Al ir extrayendo los cajoncillos, fui enterándome de lo que había sido su juventud, lo iba advirtiendo al leer los distintos paquetes de cartas atados con cintas de color azul o púrpura y al contemplar las postales salpicadas de rosas y claveles rodeando niñas con un gato o un perro en los brazos; o las de petimetres en pose de baile. En el reverso había escritas dedicatorias en letra picuda, casi ininteligible, esquelas de amor en verso, recados en prosa declarando entrega y pasión. Mi abuela se casó muy joven pero nunca se le ocurrió romper las misivas de sus pretendientes, formaban parte de una época pasada que no podía, no debía eliminar de sus cofres. Al verlo me transporté a otro tiempo, a su tiempo. Y pensé que debía seguir adelante.

 

-Abuela, ¿qué hay dentro de las otras puertas, las que tienen el espejo?

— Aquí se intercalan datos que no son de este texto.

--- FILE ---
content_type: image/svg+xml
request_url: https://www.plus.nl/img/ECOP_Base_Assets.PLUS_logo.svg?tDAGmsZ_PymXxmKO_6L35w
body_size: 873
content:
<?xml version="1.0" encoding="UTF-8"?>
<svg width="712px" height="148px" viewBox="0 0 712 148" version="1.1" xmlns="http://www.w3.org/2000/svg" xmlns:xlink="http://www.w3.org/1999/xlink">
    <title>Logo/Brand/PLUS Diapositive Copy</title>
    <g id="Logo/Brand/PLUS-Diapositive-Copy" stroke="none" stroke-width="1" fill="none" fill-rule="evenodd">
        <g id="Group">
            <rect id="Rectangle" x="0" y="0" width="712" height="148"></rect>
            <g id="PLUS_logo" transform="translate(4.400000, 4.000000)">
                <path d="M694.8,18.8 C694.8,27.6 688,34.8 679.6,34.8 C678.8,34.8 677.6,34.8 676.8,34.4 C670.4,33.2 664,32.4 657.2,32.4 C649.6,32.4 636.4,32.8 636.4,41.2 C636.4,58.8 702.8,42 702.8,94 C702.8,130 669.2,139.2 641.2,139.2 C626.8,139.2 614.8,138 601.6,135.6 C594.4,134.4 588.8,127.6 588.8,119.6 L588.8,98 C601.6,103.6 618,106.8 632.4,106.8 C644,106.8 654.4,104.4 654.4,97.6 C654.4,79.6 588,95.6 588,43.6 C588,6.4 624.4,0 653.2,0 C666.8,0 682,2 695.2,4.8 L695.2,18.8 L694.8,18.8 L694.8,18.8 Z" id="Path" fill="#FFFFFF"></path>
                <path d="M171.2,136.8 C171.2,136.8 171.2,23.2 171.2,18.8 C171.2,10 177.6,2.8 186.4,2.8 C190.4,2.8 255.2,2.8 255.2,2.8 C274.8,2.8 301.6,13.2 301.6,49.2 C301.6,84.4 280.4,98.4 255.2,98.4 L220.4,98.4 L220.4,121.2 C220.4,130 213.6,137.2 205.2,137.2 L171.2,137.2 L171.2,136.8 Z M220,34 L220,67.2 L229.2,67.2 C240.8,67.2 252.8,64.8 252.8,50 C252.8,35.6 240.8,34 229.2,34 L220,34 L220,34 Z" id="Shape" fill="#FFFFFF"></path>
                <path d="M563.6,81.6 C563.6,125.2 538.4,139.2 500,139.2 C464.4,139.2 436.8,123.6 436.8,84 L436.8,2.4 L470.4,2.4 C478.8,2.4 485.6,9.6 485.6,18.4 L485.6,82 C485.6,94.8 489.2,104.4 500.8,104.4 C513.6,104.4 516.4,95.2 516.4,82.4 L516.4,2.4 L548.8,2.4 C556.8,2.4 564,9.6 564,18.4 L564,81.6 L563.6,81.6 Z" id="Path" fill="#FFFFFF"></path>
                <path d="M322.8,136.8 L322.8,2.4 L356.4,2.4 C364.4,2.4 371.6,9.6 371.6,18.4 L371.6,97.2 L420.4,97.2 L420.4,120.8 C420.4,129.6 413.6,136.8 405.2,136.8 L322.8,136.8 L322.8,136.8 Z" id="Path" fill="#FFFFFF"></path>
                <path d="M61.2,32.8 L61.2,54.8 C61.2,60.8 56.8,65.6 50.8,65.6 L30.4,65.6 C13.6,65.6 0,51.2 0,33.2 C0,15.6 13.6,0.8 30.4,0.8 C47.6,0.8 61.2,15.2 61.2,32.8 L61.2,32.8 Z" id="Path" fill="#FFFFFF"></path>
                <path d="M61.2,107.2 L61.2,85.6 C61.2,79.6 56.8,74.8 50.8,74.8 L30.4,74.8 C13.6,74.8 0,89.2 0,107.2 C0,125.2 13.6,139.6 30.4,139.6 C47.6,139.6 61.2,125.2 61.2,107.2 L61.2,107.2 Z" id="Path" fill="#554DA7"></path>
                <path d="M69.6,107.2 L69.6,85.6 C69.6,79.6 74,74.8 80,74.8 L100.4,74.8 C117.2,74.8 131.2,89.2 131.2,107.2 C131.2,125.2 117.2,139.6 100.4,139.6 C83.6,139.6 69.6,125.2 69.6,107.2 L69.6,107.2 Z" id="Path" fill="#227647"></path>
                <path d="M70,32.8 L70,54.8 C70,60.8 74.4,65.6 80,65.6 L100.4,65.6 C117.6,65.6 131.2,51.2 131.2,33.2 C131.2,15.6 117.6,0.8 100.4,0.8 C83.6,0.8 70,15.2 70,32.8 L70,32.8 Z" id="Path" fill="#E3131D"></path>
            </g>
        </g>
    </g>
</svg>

-La verdad es que no pensaba abrirlas, pero si te interesa podemos mirar un rato. -Asentí con entusiasmo ante la ocasión de descubrir otra incógnita.

 

La llave, algo oxidada, logró hacer ceder la cancela de cada uno de los cuerpos para mostrar una colección de vestidos que fue sacando y colocando sobre la cama con sumo cuidado mientras reprimía la nostalgia: trajes de noche, de seda, de calle, conjuntados con sombreros y zapatos, trajes que deseaba probarme, que me hubiera gustado lucir, desgastados, trajes años veinte y trajes años treinta, vestidos encantadores que usaba ella para gustar, en aquellos locos y desenfadados años, en los que una parte de la sociedad se divertía mientras otra sufría las consecuencias de entre guerras.

Ante esa maravilla, me estremecí pensando que aquellos objetos ocultos eran un compendio de vida, decían más que las palabras.

-No cuentes a nadie que te he enseñado mi armario.

-No abuela, será nuestro secreto.

Con emoción comprendí que ya nunca más volvería a abrirlo.

 

A los quince días murió.

Contemplé el armario cerrado que yo tampoco abriría. Dentro quedaba el tiempo, un tiempo con ráfagas de placer y dolor conservados para que nada ni nadie pudiera turbar ni enturbiar una existencia que quedaba ahí, en la penumbra oscura de un ropero antiguo.